Digital security can sound like a daunting or specialized topic that only experts can truly understand. This was one of my most pressing concerns as I started the project, as I have no professional background in digital security, computer science or other related field. Really, though, digital security is to a large extent about human behaviour and decisions. How motivated is the actor who is trying to gain access to you through cyberspace? How willing are you to alter your practices to make it harder to access your devices and communications? Are you regularly assessing the state of your security—both physically and digitally (if there is even such a divide today)?

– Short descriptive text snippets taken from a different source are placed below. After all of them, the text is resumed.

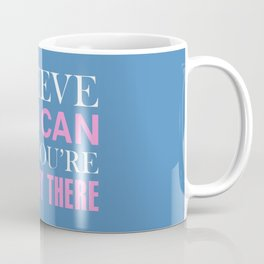Breast Cancer Awareness Inspirational Quote Coffee Mug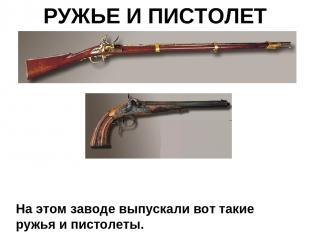 РУЖЬЕ И ПИСТОЛЕТ На этом заводе выпускали вот такие ружья и пистолеты.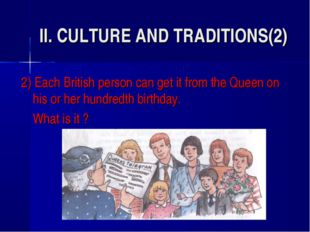 II. CULTURE AND TRADITIONS(2) 2) Each British person can get it from the Quee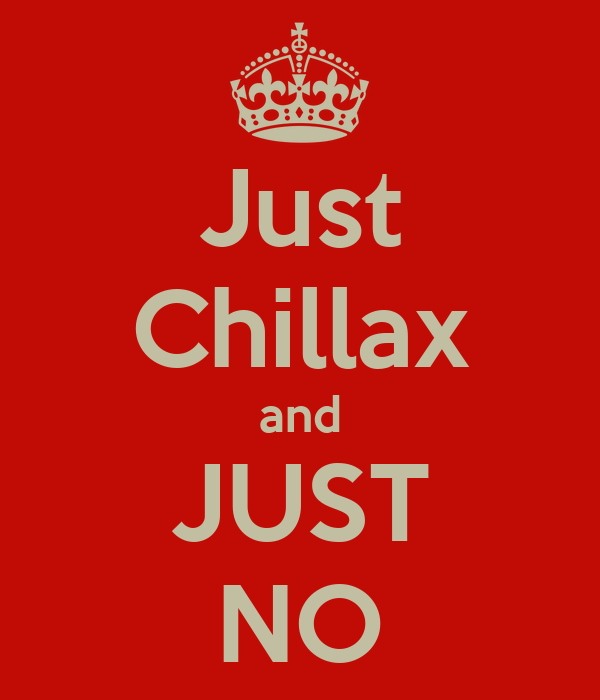 Just Chillax and JUST NO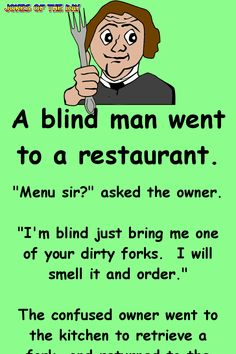 """A blind man went to a restaurant. """"I'm blind, just bring me one of your dirty forks. I will smell it and order."""" The confused owner went to the kitchen to retrieve a fork, and returned to the blind man. Funny Shit, Funny Long Jokes, Clean Funny Jokes, Funny Jokes For Adults, Funny Love, Funny Kids, Funny Texts, Funny Quotes, Jokes Adult"""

How much time, energy and initiative do you have to find the best solutions to your particular security needs?

None of these questions require uniquely technological or specialized knowledge; they just require an interested Internet user who can do some basic web research. And with the number of tools, guides and resources out there to help Internet users protect themselves today, digital security has never been more attainable.

It is important to remember that digital security isn’t something you ‘attain’; it’s something you practice and exercise. Just like you exercise your rights to freedom of expression, association and assembly. And for those people whose passion and drive it is to protect those rights and the people being persecuted for them, there is a huge number of likeminded individuals and groups out there ready to help you, welcome you into their ranks, and support you—through funding, knowledge-sharing or community-building. All you have to do is decide to look for them.


Taryn Blanchard is CJFE's Programs Coordinator.